**What this task involves:**
Rewrite all the items below, replacing "boulder on lakeshore" with "shoreline boulder" and leaving everything else unchanged. Omit the pictures from your answer.
*** Data for processing
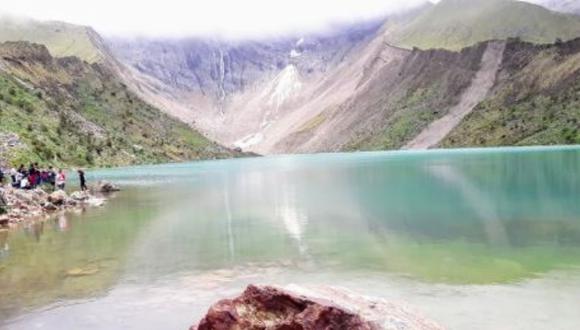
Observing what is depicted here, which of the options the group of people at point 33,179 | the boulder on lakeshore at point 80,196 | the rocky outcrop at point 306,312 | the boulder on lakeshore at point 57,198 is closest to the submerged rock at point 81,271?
the rocky outcrop at point 306,312

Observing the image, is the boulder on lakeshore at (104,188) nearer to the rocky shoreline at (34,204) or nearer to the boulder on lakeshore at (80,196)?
the rocky shoreline at (34,204)

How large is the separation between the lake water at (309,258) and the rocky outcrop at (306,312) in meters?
4.69

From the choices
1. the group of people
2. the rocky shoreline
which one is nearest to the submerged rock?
the rocky shoreline

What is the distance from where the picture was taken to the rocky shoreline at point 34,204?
44881 millimetres

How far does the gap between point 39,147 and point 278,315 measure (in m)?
113

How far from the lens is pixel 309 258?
27.5m

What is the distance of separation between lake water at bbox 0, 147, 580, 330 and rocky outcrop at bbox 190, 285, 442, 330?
15.4 feet

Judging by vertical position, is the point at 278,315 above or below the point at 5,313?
above

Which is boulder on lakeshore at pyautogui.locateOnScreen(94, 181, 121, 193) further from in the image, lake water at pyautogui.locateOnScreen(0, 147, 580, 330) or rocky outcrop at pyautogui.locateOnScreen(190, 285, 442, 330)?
rocky outcrop at pyautogui.locateOnScreen(190, 285, 442, 330)

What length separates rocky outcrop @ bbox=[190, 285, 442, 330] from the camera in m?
12.0

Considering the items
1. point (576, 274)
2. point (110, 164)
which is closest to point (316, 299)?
point (576, 274)

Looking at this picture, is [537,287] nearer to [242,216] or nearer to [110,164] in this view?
[242,216]

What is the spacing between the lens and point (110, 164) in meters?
165

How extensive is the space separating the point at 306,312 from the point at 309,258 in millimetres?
15073
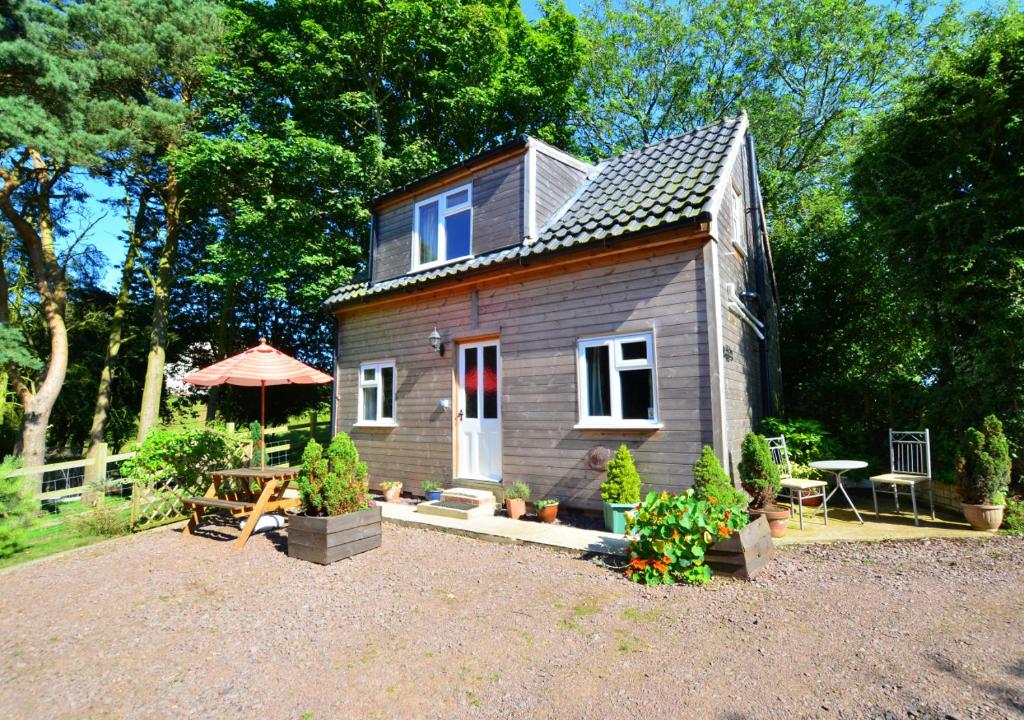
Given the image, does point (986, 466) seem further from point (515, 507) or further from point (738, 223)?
point (515, 507)

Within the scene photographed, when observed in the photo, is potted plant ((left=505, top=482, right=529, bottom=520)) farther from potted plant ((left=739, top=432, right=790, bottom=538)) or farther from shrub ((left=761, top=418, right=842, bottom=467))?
shrub ((left=761, top=418, right=842, bottom=467))

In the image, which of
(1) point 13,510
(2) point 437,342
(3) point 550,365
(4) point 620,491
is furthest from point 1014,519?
(1) point 13,510

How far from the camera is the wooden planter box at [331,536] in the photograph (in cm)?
572

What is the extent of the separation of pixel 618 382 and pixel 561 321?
1.32 meters

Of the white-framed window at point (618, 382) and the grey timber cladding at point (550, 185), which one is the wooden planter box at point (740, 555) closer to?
the white-framed window at point (618, 382)

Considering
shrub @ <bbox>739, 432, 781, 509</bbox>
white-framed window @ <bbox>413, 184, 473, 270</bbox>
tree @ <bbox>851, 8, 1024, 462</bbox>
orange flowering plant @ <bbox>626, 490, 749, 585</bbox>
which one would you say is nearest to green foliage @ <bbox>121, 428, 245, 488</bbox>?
white-framed window @ <bbox>413, 184, 473, 270</bbox>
******
**Exercise response:**
Observing what is depicted here, which of the options the group of people at point 33,179 | the shoreline boulder at point 80,196 | the rocky outcrop at point 306,312 | the shoreline boulder at point 57,198 is closest to the submerged rock at point 81,271?
the rocky outcrop at point 306,312

Observing the image, is the shoreline boulder at (104,188) nearer to the rocky shoreline at (34,204) or nearer to the shoreline boulder at (80,196)?
the rocky shoreline at (34,204)

How large is the separation between the lake water at (309,258) and the rocky outcrop at (306,312) in meters?
4.69

From the choices
1. the group of people
2. the rocky shoreline
which one is nearest to the submerged rock?
the rocky shoreline

What is the distance from where the picture was taken to the rocky shoreline at point 34,204?
44881 millimetres

How far does the gap between point 39,147 and point 278,315 measure (in m)?
113

How far from the lens is pixel 309 258?
27.5m

What is the distance of separation between lake water at bbox 0, 147, 580, 330 and rocky outcrop at bbox 190, 285, 442, 330?
15.4 feet

Judging by vertical position, is the point at 278,315 above or below the point at 5,313?
above

Which is shoreline boulder at pyautogui.locateOnScreen(94, 181, 121, 193) further from in the image, lake water at pyautogui.locateOnScreen(0, 147, 580, 330) or rocky outcrop at pyautogui.locateOnScreen(190, 285, 442, 330)?
rocky outcrop at pyautogui.locateOnScreen(190, 285, 442, 330)

What length separates rocky outcrop @ bbox=[190, 285, 442, 330] from the camera in m?
12.0

Considering the items
1. point (576, 274)
2. point (110, 164)
which is closest to point (316, 299)?
point (576, 274)

Looking at this picture, is [537,287] nearer to [242,216] or nearer to [110,164] in this view?
[242,216]

What is the spacing between the lens and point (110, 164) in meters?
165

How extensive is the space separating the point at 306,312 from the point at 309,258 in millimetres?
15073
Given the image, does point (986, 466) seem further from point (515, 507) or further from point (738, 223)?
point (515, 507)

Within the scene photographed, when observed in the photo, is potted plant ((left=505, top=482, right=529, bottom=520)) farther from potted plant ((left=739, top=432, right=790, bottom=538)) or farther from shrub ((left=761, top=418, right=842, bottom=467))?
shrub ((left=761, top=418, right=842, bottom=467))

In the image, which of
(1) point 13,510
(2) point 437,342
(3) point 550,365
(4) point 620,491
is furthest from point 1014,519?
(1) point 13,510

How far from the camera is the wooden planter box at [331,536] in the photograph (in cm)?
572

What is the extent of the separation of pixel 618 382 and pixel 561 321?
1.32 meters

Of the white-framed window at point (618, 382) and the grey timber cladding at point (550, 185), which one is the wooden planter box at point (740, 555) closer to?
the white-framed window at point (618, 382)

Considering
shrub @ <bbox>739, 432, 781, 509</bbox>
white-framed window @ <bbox>413, 184, 473, 270</bbox>
tree @ <bbox>851, 8, 1024, 462</bbox>
orange flowering plant @ <bbox>626, 490, 749, 585</bbox>
which one would you say is nearest to green foliage @ <bbox>121, 428, 245, 488</bbox>?
white-framed window @ <bbox>413, 184, 473, 270</bbox>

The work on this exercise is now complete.